USS Somerset put into service
PHILADELPHIA — A new U.S. Navy ship named to honor 40 passengers and crew killed when their hijacked United Airlines flight crashed as they fought with terrorists during the Sept. 11 attacks was put into service in Philadelphia Saturday.
The USS Somerset is named for the southwestern Pennsylvania county where Flight 93 crashed. With its 684-foot starboard side serving as the backdrop, the amphibious transport dock warship was formally commissioned in front of more than 5,000 spectators at Penn’s Landing.
[PHOTO: Crew members line the rails during a commissioning ceremony for the USS Somerset (LPD 25) Saturday, March 1, 2014, in Philadelphia. The USS Somerset is the ninth San Antonio-class amphibious transport dock and the third of three ships named in honor of those victims and first responders of the attacks on the World Trade Center and the Pentagon. The ship is named for the county where Flight 93 crashed after being hijacked on Sept. 11, 2001. (AP Photo/ Joseph Kaczmarek)]

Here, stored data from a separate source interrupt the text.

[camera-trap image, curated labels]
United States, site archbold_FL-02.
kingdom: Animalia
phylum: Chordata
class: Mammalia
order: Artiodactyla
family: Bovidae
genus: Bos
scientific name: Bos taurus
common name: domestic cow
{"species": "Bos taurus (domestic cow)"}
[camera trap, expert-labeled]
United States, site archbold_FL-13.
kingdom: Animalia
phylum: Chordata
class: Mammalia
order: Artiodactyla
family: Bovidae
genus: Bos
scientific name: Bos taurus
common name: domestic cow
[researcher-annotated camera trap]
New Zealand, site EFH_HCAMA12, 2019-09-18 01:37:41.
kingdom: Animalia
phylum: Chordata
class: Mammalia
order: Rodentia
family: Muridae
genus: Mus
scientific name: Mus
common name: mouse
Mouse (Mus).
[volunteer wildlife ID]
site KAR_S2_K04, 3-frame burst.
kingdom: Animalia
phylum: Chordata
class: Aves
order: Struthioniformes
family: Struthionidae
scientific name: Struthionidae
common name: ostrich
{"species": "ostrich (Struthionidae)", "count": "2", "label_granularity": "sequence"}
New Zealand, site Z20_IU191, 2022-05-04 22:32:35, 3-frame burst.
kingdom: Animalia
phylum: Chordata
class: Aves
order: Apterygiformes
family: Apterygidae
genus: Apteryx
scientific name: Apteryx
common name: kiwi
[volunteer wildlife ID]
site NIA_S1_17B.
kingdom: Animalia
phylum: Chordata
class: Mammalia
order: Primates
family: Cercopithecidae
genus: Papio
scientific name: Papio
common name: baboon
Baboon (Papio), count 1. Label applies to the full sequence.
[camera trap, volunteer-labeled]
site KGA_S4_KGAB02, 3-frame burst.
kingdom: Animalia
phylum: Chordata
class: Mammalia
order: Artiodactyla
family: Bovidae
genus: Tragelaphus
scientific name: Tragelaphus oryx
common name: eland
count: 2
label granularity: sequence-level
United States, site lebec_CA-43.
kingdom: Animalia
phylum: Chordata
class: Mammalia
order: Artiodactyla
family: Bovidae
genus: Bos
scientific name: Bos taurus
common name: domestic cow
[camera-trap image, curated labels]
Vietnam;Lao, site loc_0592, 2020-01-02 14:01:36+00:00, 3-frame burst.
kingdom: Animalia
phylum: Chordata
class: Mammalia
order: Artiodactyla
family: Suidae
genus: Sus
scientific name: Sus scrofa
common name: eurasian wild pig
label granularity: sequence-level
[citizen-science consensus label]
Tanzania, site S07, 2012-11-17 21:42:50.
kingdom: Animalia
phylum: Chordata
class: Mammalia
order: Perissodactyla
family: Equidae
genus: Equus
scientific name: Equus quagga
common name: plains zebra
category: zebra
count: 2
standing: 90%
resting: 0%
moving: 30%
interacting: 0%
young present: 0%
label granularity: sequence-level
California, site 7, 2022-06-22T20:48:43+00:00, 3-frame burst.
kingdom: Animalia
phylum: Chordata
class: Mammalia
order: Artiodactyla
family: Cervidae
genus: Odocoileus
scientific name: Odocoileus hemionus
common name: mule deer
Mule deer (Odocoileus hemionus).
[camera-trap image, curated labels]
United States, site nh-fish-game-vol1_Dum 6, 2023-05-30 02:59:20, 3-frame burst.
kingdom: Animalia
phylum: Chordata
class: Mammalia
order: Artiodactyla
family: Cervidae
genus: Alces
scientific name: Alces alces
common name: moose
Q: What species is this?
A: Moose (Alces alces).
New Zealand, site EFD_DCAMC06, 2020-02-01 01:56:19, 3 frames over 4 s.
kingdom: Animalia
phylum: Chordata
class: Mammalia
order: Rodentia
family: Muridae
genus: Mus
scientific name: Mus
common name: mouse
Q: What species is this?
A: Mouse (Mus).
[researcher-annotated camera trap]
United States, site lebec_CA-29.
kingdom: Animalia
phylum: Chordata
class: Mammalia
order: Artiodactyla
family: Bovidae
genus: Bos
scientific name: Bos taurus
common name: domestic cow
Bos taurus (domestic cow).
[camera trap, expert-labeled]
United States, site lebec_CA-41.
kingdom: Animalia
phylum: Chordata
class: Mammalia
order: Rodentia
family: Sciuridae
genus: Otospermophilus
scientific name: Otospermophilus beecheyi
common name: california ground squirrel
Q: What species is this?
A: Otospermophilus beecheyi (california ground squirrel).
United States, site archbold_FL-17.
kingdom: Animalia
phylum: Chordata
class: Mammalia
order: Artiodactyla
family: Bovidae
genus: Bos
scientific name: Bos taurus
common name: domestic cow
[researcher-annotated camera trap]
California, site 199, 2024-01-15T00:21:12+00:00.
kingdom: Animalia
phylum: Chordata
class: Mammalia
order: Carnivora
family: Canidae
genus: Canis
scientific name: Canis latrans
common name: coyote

“What we commemorate is not that war or an attack on America,” said Sen. Pat Toomey. “We commemorate the day America began to fight back.”
The Somerset is the third ship to be named in honor of 9/11 victims, joining the USS New York and USS Arlington, which honor those killed in the World Trade Center towers and the Pentagon during the attacks.
After its crew manned the ship, the Somerset’s commanding officer, Capt. Thomas Dearborn, said, “Somerset, let’s roll,” paying homage to Flight 93 passenger Todd Beamer’s famous rallying cry. Beamer helped lead the passenger rebellion that led to the plane crashing near Stoystown. Investigators believe the hijackers planned to target the White House or Capitol.
The Somerset was christened in Avondale, La., at the Huntington Ingalls shipyard in 2012 and delivered to the U.S. Navy in October 2013. It has been docked in Philadelphia for more than a week and was scheduled to depart Tuesday for its home port in San Diego.
For some of the victims’ families in attendance, the ship symbolized a memorial of their loved ones, but didn’t ease the pain of losing them.
“I’d rather have him instead of the ship,” Rodrick Thornton, 68, of Radcliff, Ky., said of his cousin LeRoy Homer Jr., the first officer of Flight 93.